SET EXERCISE A – Retype the lines of the entries below, starting at the line that contains "How far is the black" and ending at the line that contains "27.1 meters", with both of those lines included.

SOURCE EXTRACT –
BEGIN

Introduction
Dates and times are everywhere in data: logs, events, financial records, and more. Today we’ll cover the most useful Polars techniques for parsing date/time strings, measuring durations, and dealing with time zones so your pipelines remain robust and correct.
Quick topics
- Parsing dates and datetimes from strings
- Extracting components (year, month, hour, …)
- Computing durations and converting units
- Assigning and converting time zones
Parsing dates and datetimes
Start by parsing strings into typed date/datetime columns using str.strptime.
import polars as pl
df = pl.DataFrame({
"date_str": ["2026-02-01", "2026-02-02"],
"dt_str": ["2026-02-01 08:30:00", "2026-02-02 17:45:30"]
})
# Parse date-only and full timestamps
df_parsed = df.with_columns([
pl.col("date_str").str.strptime(pl.Date, "%Y-%m-%d").alias("date"),
pl.col("dt_str").str.strptime(pl.Datetime, "%Y-%m-%d %H:%M:%S").alias("ts")
])
print(df_parsed)After parsing you can use the dt namespace to extract fields:
df_parsed.select([
pl.col("ts").dt.year().alias("year"),
pl.col("ts").dt.month().alias("month"),
pl.col("ts").dt.hour().alias("hour")
])Computing durations
Find differences between timestamp columns to get a duration value. Durations are typed, and you can convert them to numeric units by casting.
df_times = pl.DataFrame({
"start": ["2026-02-01 08:00:00", "2026-02-02 09:15:00"],
"end": ["2026-02-01 10:30:00", "2026-02-02 11:00:00"]
}).with_columns([
pl.col("start").str.strptime(pl.Datetime, "%Y-%m-%d %H:%M:%S").alias("start"),
pl.col("end").str.strptime(pl.Datetime, "%Y-%m-%d %H:%M:%S").alias("end")
])
# Duration (typed) and total seconds (numeric)
df_dur = df_times.with_columns([
(pl.col("end") - pl.col("start")).alias("duration"),
((pl.col("end") - pl.col("start")).cast(pl.Int64) / 1_000_000_000).alias("duration_seconds")

END

SET EXERCISE B – Write what comes next in the Polars dates and times tutorial above, picking up right after its last line.

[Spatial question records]

BEGIN

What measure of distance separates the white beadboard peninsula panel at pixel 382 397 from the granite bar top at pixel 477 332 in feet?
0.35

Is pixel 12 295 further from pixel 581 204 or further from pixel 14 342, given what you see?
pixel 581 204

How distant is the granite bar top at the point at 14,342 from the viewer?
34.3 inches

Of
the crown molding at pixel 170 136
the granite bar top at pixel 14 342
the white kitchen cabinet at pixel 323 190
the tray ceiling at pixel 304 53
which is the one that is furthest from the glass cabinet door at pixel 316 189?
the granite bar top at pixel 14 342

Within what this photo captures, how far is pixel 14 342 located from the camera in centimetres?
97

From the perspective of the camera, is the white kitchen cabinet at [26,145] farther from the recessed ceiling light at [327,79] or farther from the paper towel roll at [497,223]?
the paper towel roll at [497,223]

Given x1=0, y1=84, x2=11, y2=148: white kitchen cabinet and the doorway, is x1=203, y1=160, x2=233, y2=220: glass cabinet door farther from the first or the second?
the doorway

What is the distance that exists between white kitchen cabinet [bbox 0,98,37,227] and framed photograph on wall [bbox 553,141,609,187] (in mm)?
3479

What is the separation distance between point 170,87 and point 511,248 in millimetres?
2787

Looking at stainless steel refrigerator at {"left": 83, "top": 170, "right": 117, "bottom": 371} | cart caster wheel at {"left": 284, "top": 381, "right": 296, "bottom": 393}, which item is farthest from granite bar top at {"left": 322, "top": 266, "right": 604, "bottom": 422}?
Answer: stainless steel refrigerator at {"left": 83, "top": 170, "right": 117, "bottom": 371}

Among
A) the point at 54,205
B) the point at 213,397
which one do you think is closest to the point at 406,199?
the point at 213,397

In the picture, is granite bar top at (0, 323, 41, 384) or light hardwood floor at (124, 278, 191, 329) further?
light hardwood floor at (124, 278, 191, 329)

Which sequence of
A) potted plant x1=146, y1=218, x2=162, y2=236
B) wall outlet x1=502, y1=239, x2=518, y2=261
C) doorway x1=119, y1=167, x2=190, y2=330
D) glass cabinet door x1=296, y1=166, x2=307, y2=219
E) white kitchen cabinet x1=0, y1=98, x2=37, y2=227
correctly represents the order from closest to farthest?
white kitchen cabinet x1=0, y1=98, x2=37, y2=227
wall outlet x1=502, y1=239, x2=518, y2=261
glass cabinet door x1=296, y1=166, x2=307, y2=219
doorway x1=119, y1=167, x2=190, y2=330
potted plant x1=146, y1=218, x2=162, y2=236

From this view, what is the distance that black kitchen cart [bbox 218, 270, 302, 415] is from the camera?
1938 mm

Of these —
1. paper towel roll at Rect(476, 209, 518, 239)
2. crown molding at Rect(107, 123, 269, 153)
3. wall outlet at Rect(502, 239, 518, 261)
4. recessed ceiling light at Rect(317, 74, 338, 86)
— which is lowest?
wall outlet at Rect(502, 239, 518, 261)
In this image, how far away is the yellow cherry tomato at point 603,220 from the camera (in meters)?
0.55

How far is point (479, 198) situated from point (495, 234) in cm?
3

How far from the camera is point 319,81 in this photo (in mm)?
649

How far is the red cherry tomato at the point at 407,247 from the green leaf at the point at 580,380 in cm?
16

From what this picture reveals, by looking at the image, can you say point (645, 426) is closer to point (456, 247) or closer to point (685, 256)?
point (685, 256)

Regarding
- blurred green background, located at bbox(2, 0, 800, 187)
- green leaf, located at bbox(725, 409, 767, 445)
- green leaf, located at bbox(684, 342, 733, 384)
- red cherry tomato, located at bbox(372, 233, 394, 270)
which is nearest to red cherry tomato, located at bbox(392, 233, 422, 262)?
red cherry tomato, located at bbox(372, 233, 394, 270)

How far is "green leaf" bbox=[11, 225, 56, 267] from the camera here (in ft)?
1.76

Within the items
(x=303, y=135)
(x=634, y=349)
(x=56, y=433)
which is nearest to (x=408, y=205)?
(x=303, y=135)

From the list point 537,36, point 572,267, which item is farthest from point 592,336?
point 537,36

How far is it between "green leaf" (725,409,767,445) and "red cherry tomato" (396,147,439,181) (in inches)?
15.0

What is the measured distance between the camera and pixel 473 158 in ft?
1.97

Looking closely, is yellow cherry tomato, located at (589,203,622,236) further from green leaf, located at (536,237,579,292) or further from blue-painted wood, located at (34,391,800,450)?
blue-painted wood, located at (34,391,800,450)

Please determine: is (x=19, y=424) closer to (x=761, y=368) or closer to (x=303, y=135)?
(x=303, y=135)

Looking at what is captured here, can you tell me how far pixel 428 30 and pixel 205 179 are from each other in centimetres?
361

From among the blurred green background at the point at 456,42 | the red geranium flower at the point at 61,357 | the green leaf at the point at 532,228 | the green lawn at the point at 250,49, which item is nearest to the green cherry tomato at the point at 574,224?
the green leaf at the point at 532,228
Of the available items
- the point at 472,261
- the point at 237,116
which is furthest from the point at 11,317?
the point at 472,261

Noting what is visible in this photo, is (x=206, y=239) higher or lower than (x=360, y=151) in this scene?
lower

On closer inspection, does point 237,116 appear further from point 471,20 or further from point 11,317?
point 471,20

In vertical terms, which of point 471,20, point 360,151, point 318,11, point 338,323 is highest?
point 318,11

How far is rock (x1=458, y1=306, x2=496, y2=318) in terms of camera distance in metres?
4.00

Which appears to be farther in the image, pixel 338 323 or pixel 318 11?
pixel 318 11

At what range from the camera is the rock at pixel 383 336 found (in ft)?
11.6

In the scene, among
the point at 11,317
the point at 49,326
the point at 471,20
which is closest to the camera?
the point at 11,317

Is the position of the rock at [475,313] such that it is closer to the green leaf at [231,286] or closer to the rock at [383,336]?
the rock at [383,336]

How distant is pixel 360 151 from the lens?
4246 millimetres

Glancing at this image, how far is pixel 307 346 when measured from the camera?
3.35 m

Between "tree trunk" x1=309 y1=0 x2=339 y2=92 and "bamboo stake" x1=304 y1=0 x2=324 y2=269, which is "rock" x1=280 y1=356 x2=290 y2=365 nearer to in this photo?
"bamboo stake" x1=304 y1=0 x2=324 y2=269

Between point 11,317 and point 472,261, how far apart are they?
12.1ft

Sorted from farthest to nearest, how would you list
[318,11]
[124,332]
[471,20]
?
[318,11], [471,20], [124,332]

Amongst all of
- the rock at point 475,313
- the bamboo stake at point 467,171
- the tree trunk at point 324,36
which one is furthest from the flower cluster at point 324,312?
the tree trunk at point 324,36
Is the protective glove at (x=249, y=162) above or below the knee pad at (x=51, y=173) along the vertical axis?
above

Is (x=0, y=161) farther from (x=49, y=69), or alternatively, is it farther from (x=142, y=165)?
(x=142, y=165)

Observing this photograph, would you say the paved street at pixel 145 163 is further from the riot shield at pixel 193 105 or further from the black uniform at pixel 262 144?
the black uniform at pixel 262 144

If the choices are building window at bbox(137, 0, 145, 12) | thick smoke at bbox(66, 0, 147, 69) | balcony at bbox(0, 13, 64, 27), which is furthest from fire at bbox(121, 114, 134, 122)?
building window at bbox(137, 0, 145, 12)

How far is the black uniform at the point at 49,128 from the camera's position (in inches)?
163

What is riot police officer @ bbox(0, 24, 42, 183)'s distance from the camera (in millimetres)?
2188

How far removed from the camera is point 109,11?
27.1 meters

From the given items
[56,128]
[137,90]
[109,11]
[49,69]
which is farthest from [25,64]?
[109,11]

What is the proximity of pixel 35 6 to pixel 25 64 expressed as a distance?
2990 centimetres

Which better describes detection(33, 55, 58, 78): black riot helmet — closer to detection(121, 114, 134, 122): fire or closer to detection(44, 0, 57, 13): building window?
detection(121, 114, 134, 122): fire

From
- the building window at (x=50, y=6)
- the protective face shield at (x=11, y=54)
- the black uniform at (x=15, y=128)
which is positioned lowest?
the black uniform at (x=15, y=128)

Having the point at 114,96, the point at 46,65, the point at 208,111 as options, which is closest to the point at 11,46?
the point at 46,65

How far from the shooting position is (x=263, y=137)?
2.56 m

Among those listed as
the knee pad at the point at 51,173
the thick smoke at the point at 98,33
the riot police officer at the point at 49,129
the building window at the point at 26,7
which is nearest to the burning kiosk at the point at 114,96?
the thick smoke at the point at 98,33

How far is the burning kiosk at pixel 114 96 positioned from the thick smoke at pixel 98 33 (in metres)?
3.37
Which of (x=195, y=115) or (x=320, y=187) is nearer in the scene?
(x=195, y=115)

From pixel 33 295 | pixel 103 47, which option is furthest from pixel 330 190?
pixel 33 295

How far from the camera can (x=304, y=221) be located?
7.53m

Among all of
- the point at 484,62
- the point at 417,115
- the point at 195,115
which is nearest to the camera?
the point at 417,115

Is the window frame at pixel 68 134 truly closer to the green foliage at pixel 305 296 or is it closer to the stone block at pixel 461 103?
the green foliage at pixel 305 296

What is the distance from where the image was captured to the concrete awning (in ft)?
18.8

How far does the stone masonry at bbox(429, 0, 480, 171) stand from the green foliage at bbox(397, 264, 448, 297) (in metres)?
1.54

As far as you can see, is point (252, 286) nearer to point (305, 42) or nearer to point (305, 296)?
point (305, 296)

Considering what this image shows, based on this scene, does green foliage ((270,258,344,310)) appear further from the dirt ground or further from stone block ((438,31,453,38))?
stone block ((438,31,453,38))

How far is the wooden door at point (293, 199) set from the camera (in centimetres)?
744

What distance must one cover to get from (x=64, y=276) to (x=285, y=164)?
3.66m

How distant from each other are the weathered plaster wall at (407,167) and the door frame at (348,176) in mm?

END

EXERCISE ANSWER A –
How far is the black uniform at the point at 49,128 from the camera's position (in inches)?
163

What is riot police officer @ bbox(0, 24, 42, 183)'s distance from the camera (in millimetres)?
2188

How far removed from the camera is point 109,11?
27.1 meters

EXERCISE ANSWER B –
])
print(df_dur)Notes: - Casting a duration to Int64 yields the underlying integer (nanoseconds), so dividing by 1_000_000_000 gives seconds. - You can similarly compute minutes/hours by dividing by 60 or 3600.
Unix timestamps
Working with Unix timestamps (epoch time) is common in APIs and databases. Polars provides from_epoch to convert these to datetimes:
df_unix = pl.DataFrame({
"ts_sec": [1706782800, 1706869200],
"ts_ms": [1706782800000, 1706869200000]
})
# Convert seconds and milliseconds to datetime
df_unix.with_columns([
pl.from_epoch(pl.col("ts_sec"), time_unit="s").alias("from_seconds"),
pl.from_epoch(pl.col("ts_ms"), time_unit="ms").alias("from_milliseconds")
])Supported time units: s (seconds), ms (milliseconds), us (microseconds), ns (nanoseconds).
Date truncation
Grouping by time periods is essential for time-series analysis. Use dt.truncate to round down to calendar periods:
df_ts = pl.DataFrame({
"ts": ["2026-02-03 14:35:00", "2026-02-03 14:55:00", "2026-02-04 09:00:00"]
}).with_columns(
pl.col("ts").str.strptime(pl.Datetime, "%Y-%m-%d %H:%M:%S").alias("ts")
)
# Truncate to different periods
df_ts.with_columns([
pl.col("ts").dt.truncate("1h").alias("hourly"),
pl.col("ts").dt.truncate("1d").alias("daily"),
pl.col("ts").dt.truncate("1w").alias("weekly")
])Common truncation periods: 1h (hour), 1d (day), 1w (week), 1mo (month).
Adding durations
Add or subtract durations using pl.duration(...) literals or by building expressions:
df = pl.DataFrame({"ts": ["2026-02-01 12:00:00"]}).with_columns(
pl.col("ts").str.strptime(pl.Datetime, "%Y-%m-%d %H:%M:%S").alias("ts")
)
# Add 90 minutes
df.with_columns(
(pl.col("ts") + pl.duration(minutes=90)).alias("ts_plus_90m")
)If you need rolling windows by time, you can use time-based grouping/aggregation with timestamps as the grouping key.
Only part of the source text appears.